PathIntegrate
PathIntegrate(
omics_data: dict, metadata, pathway_source, sspa_scoring = sspa.sspa_SVD,
min_coverage = 3
)
PathIntegrate class for multi-omics pathway integration.
Args
- omics_data (dict) : Dictionary of omics data. Keys are omics names, values are pandas DataFrames containing omics data where rows contain samples and columns reprsent features.
- metadata (pandas.Series) : Metadata for samples. Index is sample names, values are class labels.
- pathway_source (pandas.DataFrame) : GMT style pathway source data. Must contain column 'Pathway_name'.
- sspa_scoring (object, optional) : Scoring method for ssPA. Defaults to sspa.sspa_SVD. Options are sspa.sspa_SVD, sspa.sspa_ssGSEA, sspa.sspa_KPCA, sspa.sspa_ssClustPA, sspa.sspa_zscore.
- min_coverage (int, optional) : Minimum number of molecules required in a pathway.

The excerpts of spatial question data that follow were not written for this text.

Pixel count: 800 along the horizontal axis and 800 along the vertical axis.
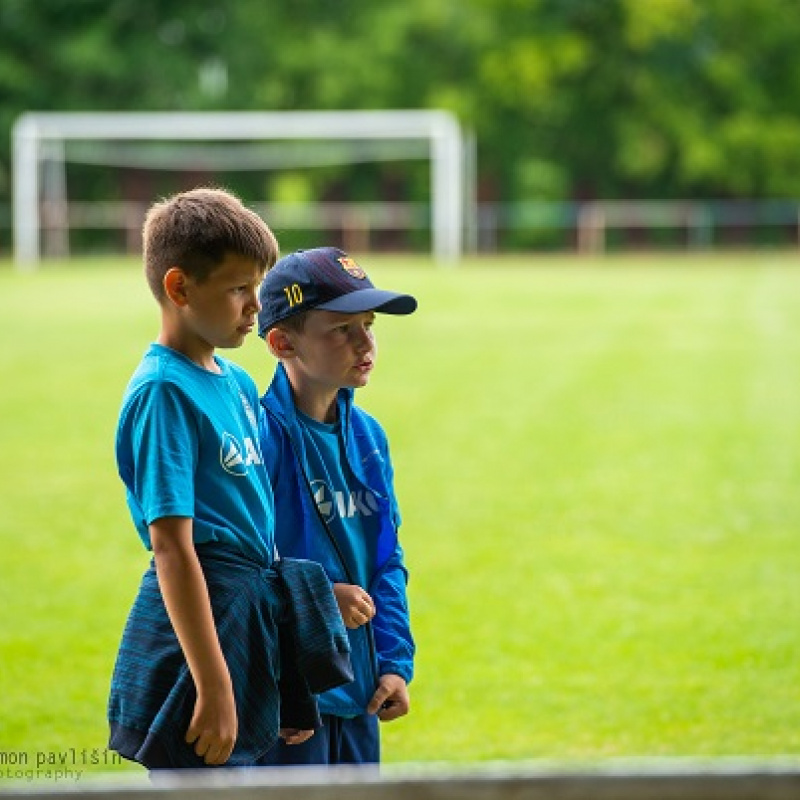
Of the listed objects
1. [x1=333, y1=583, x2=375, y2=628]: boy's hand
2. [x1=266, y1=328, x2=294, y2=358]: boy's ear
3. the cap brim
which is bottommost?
[x1=333, y1=583, x2=375, y2=628]: boy's hand

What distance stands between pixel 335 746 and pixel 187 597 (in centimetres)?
65

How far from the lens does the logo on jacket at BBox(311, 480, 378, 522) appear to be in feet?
10.2

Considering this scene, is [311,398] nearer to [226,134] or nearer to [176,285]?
[176,285]

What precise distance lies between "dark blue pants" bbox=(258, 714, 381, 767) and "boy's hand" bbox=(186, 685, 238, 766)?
308 millimetres

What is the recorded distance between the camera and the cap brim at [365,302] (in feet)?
10.2

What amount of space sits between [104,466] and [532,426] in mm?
3020

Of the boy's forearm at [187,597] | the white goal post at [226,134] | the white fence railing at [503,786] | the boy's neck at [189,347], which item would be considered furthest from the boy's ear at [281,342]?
the white goal post at [226,134]

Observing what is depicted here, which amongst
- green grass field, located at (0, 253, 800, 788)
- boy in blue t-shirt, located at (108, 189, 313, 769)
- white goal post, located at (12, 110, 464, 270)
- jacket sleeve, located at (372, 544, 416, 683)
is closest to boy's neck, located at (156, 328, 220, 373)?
boy in blue t-shirt, located at (108, 189, 313, 769)

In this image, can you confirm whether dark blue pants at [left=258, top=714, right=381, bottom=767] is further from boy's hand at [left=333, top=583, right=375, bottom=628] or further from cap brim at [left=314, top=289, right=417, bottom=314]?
cap brim at [left=314, top=289, right=417, bottom=314]

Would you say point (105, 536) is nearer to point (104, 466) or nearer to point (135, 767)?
point (104, 466)

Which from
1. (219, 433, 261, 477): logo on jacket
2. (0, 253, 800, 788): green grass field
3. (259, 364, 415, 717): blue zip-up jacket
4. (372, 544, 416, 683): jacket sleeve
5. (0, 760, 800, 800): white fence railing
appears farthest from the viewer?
(0, 253, 800, 788): green grass field

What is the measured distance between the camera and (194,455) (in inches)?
108

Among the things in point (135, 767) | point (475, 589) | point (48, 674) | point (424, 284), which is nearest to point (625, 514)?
point (475, 589)

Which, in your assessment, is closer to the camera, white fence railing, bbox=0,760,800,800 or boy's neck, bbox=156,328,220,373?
white fence railing, bbox=0,760,800,800
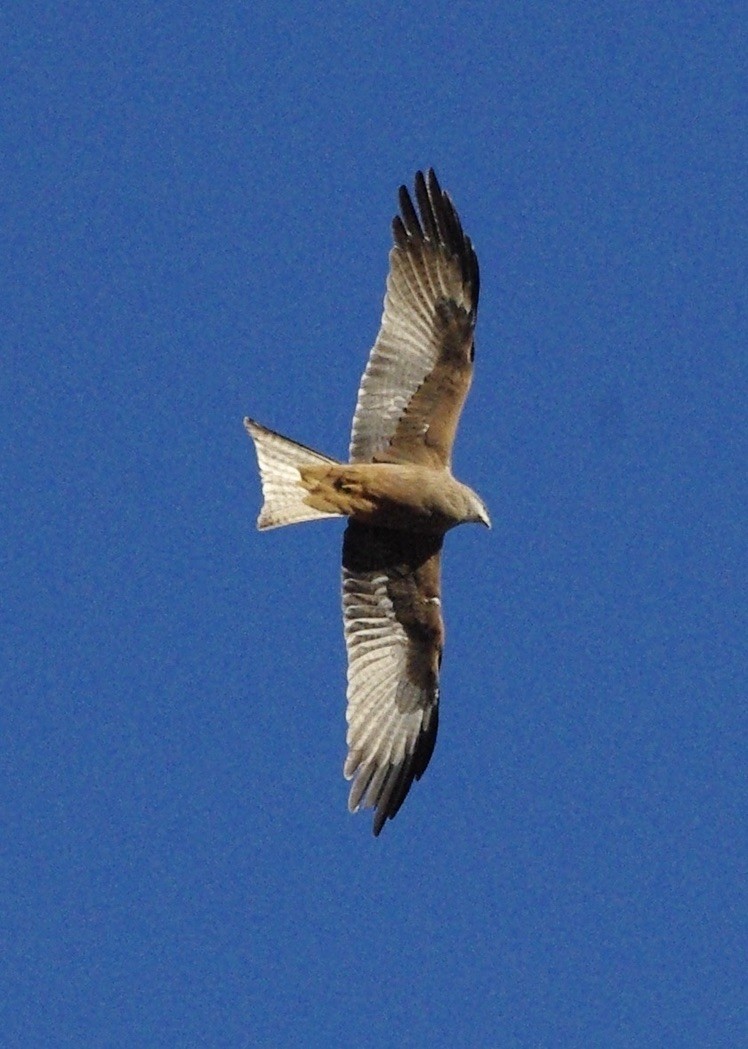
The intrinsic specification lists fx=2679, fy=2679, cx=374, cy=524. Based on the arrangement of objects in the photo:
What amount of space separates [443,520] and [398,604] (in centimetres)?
77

Defaults to 3.
Attributes
- omics_data (dict) : Dictionary of omics data. Keys are omics names, values are pandas DataFrames.

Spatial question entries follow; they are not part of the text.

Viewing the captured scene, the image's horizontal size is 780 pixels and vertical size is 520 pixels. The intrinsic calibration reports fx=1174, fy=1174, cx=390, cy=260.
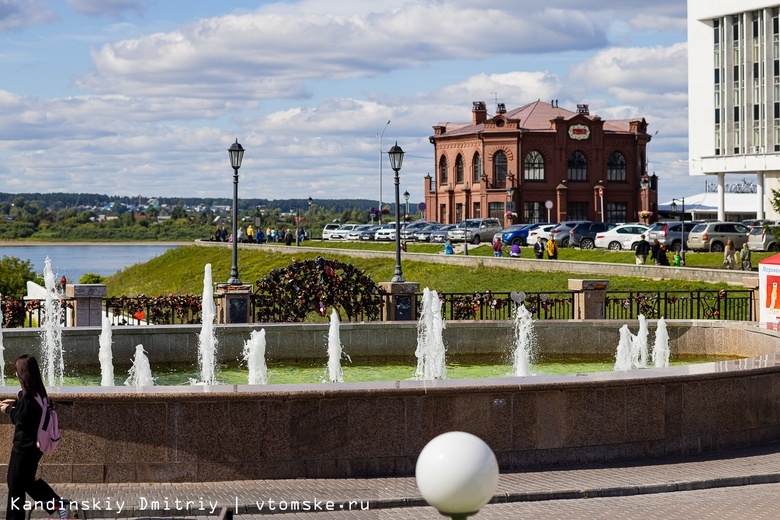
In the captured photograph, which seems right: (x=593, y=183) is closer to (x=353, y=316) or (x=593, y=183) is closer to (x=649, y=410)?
(x=353, y=316)

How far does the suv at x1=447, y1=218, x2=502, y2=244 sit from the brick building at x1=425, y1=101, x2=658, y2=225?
1227cm

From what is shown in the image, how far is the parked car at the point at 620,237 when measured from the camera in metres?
52.9

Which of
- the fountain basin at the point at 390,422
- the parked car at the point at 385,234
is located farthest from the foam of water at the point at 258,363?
the parked car at the point at 385,234

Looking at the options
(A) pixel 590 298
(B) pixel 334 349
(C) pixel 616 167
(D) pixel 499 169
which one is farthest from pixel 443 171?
(B) pixel 334 349

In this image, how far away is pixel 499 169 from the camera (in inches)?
3381

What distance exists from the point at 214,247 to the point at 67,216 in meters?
131

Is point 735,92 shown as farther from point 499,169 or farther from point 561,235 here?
point 561,235

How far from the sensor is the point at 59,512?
30.3 ft

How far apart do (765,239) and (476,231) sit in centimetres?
2303

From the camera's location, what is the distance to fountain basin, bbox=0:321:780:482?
11219mm

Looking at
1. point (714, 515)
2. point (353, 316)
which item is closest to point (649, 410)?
point (714, 515)

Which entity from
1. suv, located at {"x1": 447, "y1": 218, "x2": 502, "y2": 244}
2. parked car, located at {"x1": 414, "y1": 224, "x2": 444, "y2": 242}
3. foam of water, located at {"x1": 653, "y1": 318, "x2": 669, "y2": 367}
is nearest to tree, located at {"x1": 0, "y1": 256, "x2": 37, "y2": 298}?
suv, located at {"x1": 447, "y1": 218, "x2": 502, "y2": 244}

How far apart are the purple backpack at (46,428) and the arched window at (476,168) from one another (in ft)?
258

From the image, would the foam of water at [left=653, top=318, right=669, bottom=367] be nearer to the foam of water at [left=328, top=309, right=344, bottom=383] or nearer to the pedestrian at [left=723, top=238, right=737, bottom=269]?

- omics_data_scaled (dict) : Dictionary of omics data scaled to mean 0 and unit variance. Keys are omics names, values are pandas DataFrames.
- metadata (pandas.Series) : Metadata for samples. Index is sample names, values are class labels.

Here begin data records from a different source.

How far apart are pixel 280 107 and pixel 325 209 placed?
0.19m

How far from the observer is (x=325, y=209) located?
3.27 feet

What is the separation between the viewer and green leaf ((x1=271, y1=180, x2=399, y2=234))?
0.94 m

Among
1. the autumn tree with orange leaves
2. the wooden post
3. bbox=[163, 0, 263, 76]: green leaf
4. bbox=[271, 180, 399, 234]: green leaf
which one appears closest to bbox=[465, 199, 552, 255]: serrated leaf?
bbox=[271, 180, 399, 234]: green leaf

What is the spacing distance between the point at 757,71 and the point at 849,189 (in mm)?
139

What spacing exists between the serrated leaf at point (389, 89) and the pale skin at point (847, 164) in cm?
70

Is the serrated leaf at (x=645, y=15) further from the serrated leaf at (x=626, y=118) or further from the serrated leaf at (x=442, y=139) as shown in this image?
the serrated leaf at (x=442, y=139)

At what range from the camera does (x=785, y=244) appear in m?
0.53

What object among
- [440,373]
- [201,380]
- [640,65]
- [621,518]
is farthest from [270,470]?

- pathway_source (pandas.DataFrame) : Pathway source data.
- pathway_dict (dict) : Dictionary of pathways. Keys are pathway names, values are lists of molecules.
- sspa_scoring (object) : Scoring method for SSPA.
- min_coverage (int) : Minimum number of molecules required to cover a pathway.
- sspa_method (object) : SSPA scoring method.
- sspa_scores_mv (dict) : Dictionary of SSPA scores for each omics data. Keys are omics names, values are pandas DataFrames.
- sspa_scores_sv (pandas.DataFrame) : SSPA scores for all omics data concatenated.
- coverage (dict) : Dictionary of pathway coverage. Keys are pathway names, values are number of omics covering the pathway.
- mv (object) : Fitted MultiView model.
- sv (object) : Fitted SingleView model.
- labels (pandas.Series) : Class labels for samples. Index is sample names, values are class labels.
Methods:
.get_multi_omics_coverage
.get_multi_omics_coverage()
.MultiView
.MultiView(
ncomp = 2
)
Fits a PathIntegrate MultiView model using MBPLS.
Args
- ncomp (int, optional) : Number of components. Defaults to 2.
Returns
- object : Fitted PathIntegrate MultiView model.
.SingleView
.SingleView(
model = sklearn.linear_model.LogisticRegression, model_params = None
)
Fits a PathIntegrate SingleView model using an SKLearn-compatible predictive model.
Args
- model (object, optional) : SKlearn prediction model class. Defaults to sklearn.linear_model.LogisticRegression.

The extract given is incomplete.